## Extract provided
================
Gilbert v. Old Ben Coal Corp., 85 Ill. App. 3d 488 (1980)

June 30, 1980 · Illinois Appellate Court · No. 78-491
85 Ill. App. 3d 488

JACK GILBERT et al., Plaintiffs-Appellants, v. OLD BEN COAL CORPORATION, Defendant-Appellee.

Fifth District

No. 78-491

Opinion filed June 30, 1980.

Harris & Lambert, of Marion, for appellants.

John E. Jacobsen and Mark Ballard, both of Campbell, Furnall, Moore & Jacobsen, of Mt. Vernon, for appellee.

Mr. PRESIDING JUSTICE JONES

delivered the opinion of the court:

Plaintiffs, Jack Gilbert and Bill Wade, appeal from a judgment of the trial court for defendant, Old Ben Coal Corp., following a bench trial of their complaint in which they alleged violations of the maximum hour and overtime pay provisions of the Fair Labor Standards Act of 1938 as amended (hereinafter referred to as the Act) (29 U.S.C. §201 et seq. (1976)). Pursuant to section 2071 of the Act, they each sought unpaid overtime compensation, earned in the capacity of “resident mining engineer,” as well as liquidated damages in an amount equal to the alleged unpaid overtime compensation and attorney’s fees.

*489Each plaintiff alleged in his complaint that he had worked “a 50 hour work week” during the pertinent period of time, which was for plaintiff Gilbert the two years immediately prior to the filing of the complaint on February 20, 1976, and for plaintiff Wade the period between February 20, 1974, and September 11, 1975, when defendant terminated his employment. Defendant claimed in defense that by virtue of plaintiffs’ “executive, administrative or professional capacity” plaintiffs were, under the provisions of section 2132 of the Act, exempt from the operation of the overtime provisions of section 207.

The trial court found that defendant had sufficiently proved that during the period of time involved plaintiffs were “exempt employees employed in a bona fide administrative capacity.” The court found further that plaintiffs “failed to prove that the employees of the business in question were engaged in interstate commerce and the amount of overtime involved.” The court observed that “[t]he plaintiffs were impeached in relevant particulars. We have only their statements, without more, that they worked an average of 50 hours per week.” Defendant had kept no records pertaining to the hours plaintiffs worked. With regard to that omission of defendant, the trial court cited the case of Brennan v. Parnham (W.D. Pa. 1973), 366 F. Supp. 1014, where in the absence of any records of the employer pertaining to the amount of time the employees had worked, the court determined the number of overtime hours worked by the employees, in part, at least, from the “reasonable and creditable estimates of the employees themselves.” The instant court found, by comparison, that “the record is so devoid of factual evidence that the court has no basis for deciding that the employees’ estimates were ‘reasonable and creditable.’ A lay witness who gives an opinion, if we may so characterize these conclusions as such, must give the basis of his observations as a foundation for such opinion. If evidence is admitted without objection which is basically without sufficient foundation the court may not assume that the opinion is reasonable if that is a necessary part of the required proof.” The trial court ordered that plaintiffs recover nothing and that defendant recover costs of suit from plaintiffs.
================
## Supplied records
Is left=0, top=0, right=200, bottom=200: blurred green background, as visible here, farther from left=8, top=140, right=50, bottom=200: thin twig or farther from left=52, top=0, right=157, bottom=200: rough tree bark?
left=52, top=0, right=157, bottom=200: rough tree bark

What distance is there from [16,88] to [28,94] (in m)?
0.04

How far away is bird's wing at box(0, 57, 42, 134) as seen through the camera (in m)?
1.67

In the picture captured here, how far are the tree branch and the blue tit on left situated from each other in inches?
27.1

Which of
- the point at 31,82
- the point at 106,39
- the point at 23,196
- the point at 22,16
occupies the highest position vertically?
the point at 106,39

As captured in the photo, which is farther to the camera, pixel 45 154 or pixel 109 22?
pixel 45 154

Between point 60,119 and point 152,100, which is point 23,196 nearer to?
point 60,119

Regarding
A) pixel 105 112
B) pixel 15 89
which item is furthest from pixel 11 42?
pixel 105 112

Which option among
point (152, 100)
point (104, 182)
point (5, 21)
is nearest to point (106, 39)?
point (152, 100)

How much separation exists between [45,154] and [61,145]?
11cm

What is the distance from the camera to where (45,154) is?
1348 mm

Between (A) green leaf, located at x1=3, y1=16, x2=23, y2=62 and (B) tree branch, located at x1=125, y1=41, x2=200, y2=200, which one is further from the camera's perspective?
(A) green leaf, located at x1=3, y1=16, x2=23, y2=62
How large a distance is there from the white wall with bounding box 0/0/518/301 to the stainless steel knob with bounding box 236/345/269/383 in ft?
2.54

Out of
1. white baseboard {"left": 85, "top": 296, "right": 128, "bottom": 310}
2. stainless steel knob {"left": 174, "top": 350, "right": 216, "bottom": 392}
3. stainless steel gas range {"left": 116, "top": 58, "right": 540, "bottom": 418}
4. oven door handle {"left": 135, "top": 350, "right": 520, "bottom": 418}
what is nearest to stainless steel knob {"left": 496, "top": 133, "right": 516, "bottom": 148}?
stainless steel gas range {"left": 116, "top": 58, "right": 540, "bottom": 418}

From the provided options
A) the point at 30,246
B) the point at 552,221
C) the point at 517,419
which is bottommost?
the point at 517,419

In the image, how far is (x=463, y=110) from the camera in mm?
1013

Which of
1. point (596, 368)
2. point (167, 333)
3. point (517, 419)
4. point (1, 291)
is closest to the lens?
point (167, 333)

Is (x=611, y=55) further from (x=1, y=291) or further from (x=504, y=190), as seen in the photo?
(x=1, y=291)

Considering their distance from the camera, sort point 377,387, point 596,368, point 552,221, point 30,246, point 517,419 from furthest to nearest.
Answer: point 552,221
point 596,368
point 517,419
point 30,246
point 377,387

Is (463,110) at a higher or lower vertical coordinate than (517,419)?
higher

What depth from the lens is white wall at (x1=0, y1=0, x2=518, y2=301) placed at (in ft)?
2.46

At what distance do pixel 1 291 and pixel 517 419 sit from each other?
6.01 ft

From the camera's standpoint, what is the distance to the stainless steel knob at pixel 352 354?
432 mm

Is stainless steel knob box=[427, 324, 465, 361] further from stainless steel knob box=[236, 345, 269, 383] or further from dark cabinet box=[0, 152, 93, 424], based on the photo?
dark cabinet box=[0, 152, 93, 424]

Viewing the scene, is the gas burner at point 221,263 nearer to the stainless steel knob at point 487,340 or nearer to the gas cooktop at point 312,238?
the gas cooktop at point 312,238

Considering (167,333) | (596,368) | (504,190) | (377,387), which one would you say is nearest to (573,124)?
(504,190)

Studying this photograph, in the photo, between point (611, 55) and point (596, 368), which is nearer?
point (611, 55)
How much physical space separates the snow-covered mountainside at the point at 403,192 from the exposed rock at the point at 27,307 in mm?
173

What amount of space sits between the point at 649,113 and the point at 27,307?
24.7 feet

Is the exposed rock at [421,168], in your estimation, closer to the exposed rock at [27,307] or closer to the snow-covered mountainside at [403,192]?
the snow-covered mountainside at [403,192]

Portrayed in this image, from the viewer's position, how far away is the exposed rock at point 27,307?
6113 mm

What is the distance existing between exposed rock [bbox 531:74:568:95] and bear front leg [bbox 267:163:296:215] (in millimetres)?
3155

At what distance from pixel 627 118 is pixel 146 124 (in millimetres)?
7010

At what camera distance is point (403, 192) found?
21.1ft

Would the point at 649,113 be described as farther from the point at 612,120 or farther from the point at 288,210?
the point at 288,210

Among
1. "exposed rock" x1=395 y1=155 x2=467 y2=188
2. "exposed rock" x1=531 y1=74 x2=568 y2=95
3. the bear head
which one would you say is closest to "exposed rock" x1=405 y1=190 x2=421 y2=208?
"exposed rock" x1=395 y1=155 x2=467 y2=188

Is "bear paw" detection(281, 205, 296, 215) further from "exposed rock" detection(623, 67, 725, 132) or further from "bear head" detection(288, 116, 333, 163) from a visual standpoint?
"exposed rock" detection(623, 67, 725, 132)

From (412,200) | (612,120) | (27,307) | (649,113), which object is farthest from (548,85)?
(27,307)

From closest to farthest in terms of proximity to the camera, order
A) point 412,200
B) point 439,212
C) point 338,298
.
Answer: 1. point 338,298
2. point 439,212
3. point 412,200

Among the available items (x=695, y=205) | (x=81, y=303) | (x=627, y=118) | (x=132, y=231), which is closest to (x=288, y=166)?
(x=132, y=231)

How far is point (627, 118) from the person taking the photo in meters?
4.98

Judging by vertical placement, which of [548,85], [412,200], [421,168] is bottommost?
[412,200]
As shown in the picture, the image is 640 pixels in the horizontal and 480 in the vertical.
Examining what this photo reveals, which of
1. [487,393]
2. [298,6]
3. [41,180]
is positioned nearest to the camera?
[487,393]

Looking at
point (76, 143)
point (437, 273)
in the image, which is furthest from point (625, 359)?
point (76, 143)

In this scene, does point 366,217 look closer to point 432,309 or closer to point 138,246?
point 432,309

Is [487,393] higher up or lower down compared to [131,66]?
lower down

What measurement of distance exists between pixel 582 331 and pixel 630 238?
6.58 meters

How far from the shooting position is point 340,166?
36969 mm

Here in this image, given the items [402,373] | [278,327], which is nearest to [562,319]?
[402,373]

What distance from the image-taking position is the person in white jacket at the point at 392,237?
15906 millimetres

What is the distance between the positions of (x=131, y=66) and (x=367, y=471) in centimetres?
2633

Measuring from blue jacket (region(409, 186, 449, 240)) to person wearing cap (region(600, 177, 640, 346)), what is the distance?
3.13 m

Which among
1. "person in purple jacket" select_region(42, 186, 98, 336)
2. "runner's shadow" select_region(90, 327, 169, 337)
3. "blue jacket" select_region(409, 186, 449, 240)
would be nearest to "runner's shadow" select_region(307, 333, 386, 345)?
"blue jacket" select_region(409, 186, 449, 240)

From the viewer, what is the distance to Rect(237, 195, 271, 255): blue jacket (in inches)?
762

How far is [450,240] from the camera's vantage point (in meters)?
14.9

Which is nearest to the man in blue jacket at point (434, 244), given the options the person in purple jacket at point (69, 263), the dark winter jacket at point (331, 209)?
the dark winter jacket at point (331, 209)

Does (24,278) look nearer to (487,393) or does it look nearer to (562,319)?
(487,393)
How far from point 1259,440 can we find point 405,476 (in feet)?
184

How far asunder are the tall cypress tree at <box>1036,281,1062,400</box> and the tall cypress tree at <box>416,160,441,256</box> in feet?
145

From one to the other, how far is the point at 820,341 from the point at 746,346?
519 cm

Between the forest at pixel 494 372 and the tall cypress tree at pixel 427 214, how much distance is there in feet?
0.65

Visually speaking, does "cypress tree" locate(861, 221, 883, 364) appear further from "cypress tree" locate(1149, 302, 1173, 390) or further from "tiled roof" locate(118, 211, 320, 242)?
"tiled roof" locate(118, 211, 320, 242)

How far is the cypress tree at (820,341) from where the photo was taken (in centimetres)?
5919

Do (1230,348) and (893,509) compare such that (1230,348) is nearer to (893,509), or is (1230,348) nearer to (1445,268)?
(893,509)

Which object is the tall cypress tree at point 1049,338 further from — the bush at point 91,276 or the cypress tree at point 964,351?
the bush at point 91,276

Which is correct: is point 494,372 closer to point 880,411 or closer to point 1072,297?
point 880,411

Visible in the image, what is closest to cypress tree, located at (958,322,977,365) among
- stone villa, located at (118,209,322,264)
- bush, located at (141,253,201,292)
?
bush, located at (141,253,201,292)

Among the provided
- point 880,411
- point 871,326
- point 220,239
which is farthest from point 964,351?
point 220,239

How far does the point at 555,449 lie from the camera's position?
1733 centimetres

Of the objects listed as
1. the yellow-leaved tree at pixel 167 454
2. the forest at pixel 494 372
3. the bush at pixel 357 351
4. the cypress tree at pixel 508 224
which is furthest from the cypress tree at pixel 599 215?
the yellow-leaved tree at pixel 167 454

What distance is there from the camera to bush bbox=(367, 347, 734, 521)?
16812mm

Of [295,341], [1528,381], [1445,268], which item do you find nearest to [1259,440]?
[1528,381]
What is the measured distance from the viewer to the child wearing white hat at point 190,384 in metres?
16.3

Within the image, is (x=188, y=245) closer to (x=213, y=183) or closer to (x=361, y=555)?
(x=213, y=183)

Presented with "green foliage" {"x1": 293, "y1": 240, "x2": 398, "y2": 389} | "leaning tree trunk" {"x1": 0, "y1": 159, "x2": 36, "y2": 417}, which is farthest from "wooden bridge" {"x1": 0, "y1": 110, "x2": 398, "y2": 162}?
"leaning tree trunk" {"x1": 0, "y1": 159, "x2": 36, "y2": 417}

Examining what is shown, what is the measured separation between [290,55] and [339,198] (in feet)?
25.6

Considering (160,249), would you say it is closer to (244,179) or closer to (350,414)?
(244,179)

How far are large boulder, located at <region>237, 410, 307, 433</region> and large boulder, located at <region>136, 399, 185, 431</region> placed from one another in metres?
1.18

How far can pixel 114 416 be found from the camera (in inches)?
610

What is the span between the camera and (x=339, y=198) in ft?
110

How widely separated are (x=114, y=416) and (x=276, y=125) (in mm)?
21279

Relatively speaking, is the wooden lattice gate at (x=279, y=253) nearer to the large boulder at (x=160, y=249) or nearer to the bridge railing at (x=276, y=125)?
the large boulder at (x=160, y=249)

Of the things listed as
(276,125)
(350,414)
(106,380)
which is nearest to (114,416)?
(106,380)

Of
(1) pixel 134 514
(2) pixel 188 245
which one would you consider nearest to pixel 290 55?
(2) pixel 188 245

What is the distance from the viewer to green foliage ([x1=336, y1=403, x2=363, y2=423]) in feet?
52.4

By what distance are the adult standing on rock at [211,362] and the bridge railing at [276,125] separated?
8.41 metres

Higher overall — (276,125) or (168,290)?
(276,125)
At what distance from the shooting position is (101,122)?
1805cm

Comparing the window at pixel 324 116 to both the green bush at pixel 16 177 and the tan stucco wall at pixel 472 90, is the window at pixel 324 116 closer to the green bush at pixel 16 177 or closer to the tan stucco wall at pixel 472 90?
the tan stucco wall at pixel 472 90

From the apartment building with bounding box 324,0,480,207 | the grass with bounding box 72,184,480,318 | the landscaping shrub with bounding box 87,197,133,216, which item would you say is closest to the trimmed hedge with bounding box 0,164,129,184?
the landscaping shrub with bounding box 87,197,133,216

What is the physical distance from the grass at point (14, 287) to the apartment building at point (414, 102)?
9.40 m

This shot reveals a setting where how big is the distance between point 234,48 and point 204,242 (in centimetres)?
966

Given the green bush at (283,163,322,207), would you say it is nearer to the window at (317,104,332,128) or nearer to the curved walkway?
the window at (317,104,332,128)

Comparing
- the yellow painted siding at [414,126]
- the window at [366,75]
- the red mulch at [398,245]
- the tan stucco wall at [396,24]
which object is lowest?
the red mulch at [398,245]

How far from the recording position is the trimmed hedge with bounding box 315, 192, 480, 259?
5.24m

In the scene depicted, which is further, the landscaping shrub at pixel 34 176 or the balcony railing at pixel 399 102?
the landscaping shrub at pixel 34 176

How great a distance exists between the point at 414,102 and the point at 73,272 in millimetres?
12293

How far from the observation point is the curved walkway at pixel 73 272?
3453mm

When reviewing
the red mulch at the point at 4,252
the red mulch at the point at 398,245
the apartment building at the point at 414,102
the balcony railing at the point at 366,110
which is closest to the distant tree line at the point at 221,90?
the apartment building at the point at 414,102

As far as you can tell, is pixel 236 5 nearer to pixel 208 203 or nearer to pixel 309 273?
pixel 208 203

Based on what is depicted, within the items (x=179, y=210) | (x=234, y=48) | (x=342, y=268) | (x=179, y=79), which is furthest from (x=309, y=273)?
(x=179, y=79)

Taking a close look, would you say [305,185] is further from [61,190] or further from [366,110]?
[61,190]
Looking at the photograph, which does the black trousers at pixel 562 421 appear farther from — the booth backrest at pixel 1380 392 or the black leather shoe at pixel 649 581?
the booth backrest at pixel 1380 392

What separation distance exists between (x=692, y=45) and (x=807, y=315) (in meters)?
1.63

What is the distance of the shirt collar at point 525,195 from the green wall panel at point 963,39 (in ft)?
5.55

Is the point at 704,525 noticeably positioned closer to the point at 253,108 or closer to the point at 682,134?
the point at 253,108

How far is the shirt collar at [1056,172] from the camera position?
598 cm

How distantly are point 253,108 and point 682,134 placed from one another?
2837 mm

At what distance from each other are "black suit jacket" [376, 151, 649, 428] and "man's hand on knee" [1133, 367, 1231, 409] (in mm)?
================
## Set tasks
1) Output the stretch of the court opinion from "Harris & Lambert, of" through "and attorney’s fees.".
2) According to the court opinion, on what date was the complaint filed?
3) Decide whether each statement agrees with the court opinion, answering yes or no and quoting the words that settle it: (a) The defendant kept records of the hours the plaintiffs worked. (b) The defendant ended Wade's employment on September 11, 1975. (c) The trial court found the plaintiffs exempt as employees in a bona fide professional capacity.

## The solutions
1)
Harris & Lambert, of Marion, for appellants.

John E. Jacobsen and Mark Ballard, both of Campbell, Furnall, Moore & Jacobsen, of Mt. Vernon, for appellee.

Mr. PRESIDING JUSTICE JONES

delivered the opinion of the court:

Plaintiffs, Jack Gilbert and Bill Wade, appeal from a judgment of the trial court for defendant, Old Ben Coal Corp., following a bench trial of their complaint in which they alleged violations of the maximum hour and overtime pay provisions of the Fair Labor Standards Act of 1938 as amended (hereinafter referred to as the Act) (29 U.S.C. §201 et seq. (1976)). Pursuant to section 2071 of the Act, they each sought unpaid overtime compensation, earned in the capacity of “resident mining engineer,” as well as liquidated damages in an amount equal to the alleged unpaid overtime compensation and attorney’s fees.

2) February 20, 1976.

3)
(a) No: "Defendant had kept no records pertaining to the hours plaintiffs worked."
(b) Yes: "September 11, 1975, when defendant terminated his employment."
(c) No: "exempt employees employed in a bona fide administrative capacity."